The TFA linked RH Article [0] is "paywalled" behind a "free cost" user
registration. You just need a valid email. I've copied the text from that
article

    
    
       As customers accelerate and scale their open hybrid cloud initiatives, management becomes
       increasingly essential. Given this requirement, we made a strategic decision to focus our
       management strategy on the future -- open, cloud-native environments that promote portability
       across on-premise, private and public clouds. With this strategy update, the roadmap for
       Red Hat CloudForms is summarized in three key points:
    
       1. To date, Red Hat CloudForms has managed both open source and proprietary technologies.

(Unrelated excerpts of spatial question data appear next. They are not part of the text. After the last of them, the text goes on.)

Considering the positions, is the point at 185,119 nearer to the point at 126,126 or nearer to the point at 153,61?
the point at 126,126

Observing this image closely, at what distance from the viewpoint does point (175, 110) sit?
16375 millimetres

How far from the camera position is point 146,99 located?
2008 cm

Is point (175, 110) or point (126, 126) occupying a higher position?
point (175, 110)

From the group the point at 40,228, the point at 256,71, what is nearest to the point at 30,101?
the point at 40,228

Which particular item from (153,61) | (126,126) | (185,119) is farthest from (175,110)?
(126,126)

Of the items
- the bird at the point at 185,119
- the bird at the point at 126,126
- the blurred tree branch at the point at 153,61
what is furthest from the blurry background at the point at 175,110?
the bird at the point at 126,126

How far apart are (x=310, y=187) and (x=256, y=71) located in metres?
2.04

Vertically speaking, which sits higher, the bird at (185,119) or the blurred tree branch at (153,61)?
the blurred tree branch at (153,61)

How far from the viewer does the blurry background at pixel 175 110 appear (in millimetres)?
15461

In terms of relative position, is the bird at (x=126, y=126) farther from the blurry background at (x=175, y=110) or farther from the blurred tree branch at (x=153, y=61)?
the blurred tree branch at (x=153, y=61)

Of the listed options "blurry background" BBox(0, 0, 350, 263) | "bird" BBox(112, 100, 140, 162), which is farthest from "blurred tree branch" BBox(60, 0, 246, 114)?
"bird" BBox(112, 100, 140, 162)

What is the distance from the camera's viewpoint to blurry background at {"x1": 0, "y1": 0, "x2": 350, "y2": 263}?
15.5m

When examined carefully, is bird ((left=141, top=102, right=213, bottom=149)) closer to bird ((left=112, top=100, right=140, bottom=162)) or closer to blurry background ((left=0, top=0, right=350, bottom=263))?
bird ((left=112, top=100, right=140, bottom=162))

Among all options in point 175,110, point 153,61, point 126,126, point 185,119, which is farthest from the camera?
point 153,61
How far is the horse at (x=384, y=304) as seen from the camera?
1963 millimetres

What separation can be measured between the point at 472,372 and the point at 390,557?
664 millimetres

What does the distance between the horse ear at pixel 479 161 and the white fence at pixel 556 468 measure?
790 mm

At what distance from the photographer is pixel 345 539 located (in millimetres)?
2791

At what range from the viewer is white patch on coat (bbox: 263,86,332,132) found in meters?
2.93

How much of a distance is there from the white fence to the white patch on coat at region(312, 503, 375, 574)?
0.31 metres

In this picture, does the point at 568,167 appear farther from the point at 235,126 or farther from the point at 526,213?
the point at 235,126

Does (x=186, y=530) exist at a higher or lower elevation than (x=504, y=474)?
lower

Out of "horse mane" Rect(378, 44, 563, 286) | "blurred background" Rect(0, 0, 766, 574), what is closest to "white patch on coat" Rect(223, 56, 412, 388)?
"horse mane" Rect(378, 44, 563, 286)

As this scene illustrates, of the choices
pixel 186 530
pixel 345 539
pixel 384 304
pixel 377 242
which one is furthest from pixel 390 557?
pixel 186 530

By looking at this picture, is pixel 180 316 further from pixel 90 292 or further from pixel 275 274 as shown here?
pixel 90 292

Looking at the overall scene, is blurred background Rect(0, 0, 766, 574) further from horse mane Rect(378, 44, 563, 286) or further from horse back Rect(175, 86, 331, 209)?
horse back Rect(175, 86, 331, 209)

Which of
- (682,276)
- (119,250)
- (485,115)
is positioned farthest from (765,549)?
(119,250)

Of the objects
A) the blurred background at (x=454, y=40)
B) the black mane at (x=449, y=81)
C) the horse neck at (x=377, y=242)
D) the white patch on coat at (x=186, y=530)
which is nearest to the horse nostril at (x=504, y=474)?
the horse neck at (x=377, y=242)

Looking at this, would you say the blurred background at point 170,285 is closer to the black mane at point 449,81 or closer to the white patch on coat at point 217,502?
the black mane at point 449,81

       2. Moving forward, Red Hat CloudForms will continue to directly support open Red Hat platforms
       like Red Hat OpenStack and Red Hat Virtualization. As of March 1, 2020, Red Hat will no longer
       offer NEW CloudForms subscriptions for non-Red Hat platforms. For renewal options, please
       see CloudForms Statement of Direction FAQ.

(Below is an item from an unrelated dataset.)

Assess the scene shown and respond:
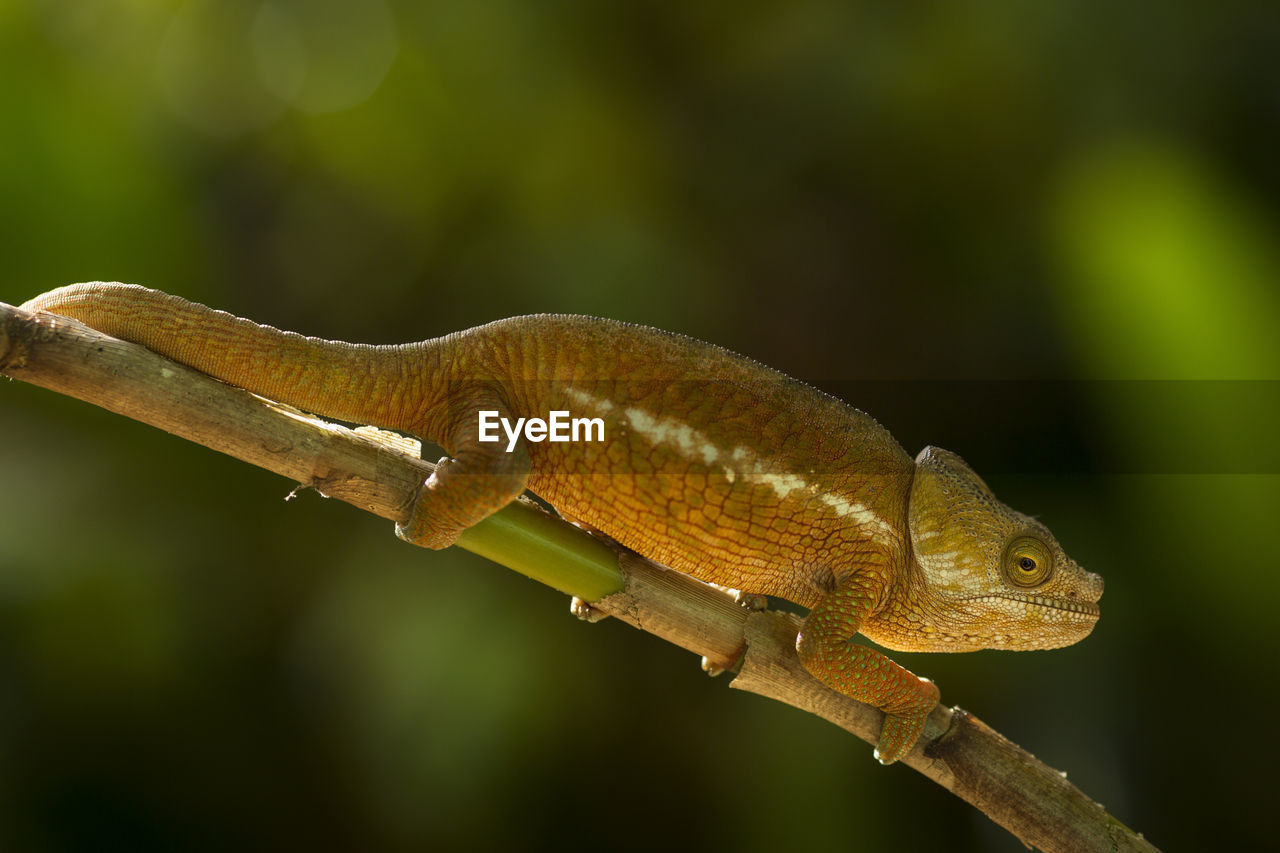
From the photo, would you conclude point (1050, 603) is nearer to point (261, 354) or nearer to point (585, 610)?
point (585, 610)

       3. For non-Red Hat technologies (VMware, AWS, Azure, etc.), IBM is embedding CloudForms in
       their Cloud Pak for Multicloud Management and will be working in the ManageIQ community
       (upstream for CloudForms). Beginning March 1, 2020, IBM will also be offering an easy migration
       path from Red Hat CloudForms to this Cloud Pak.
    
       Red Hat will continue to work in CloudForms’ upstream community, ManageIQ, to support our
       offerings. For management of non-Red Hat products, IBM is also working in the ManageIQ
       community and embedding CloudForms support in the IBM Cloud Pak for Multicloud Management. For
       Red Hat CloudForms customers interested in managing heterogeneous environments, IBM is
       offering an easy migration path from Red Hat CloudForms to this IBM Cloud Pak.
    
    
    

[0]
[https://access.redhat.com/articles/4639821](https://access.redhat.com/articles/4639821)

------
jakemal
The headline is extremely editorialized and attempts to steer the discussion
in a very specific direction. Can the mods change the title to match the
article headline?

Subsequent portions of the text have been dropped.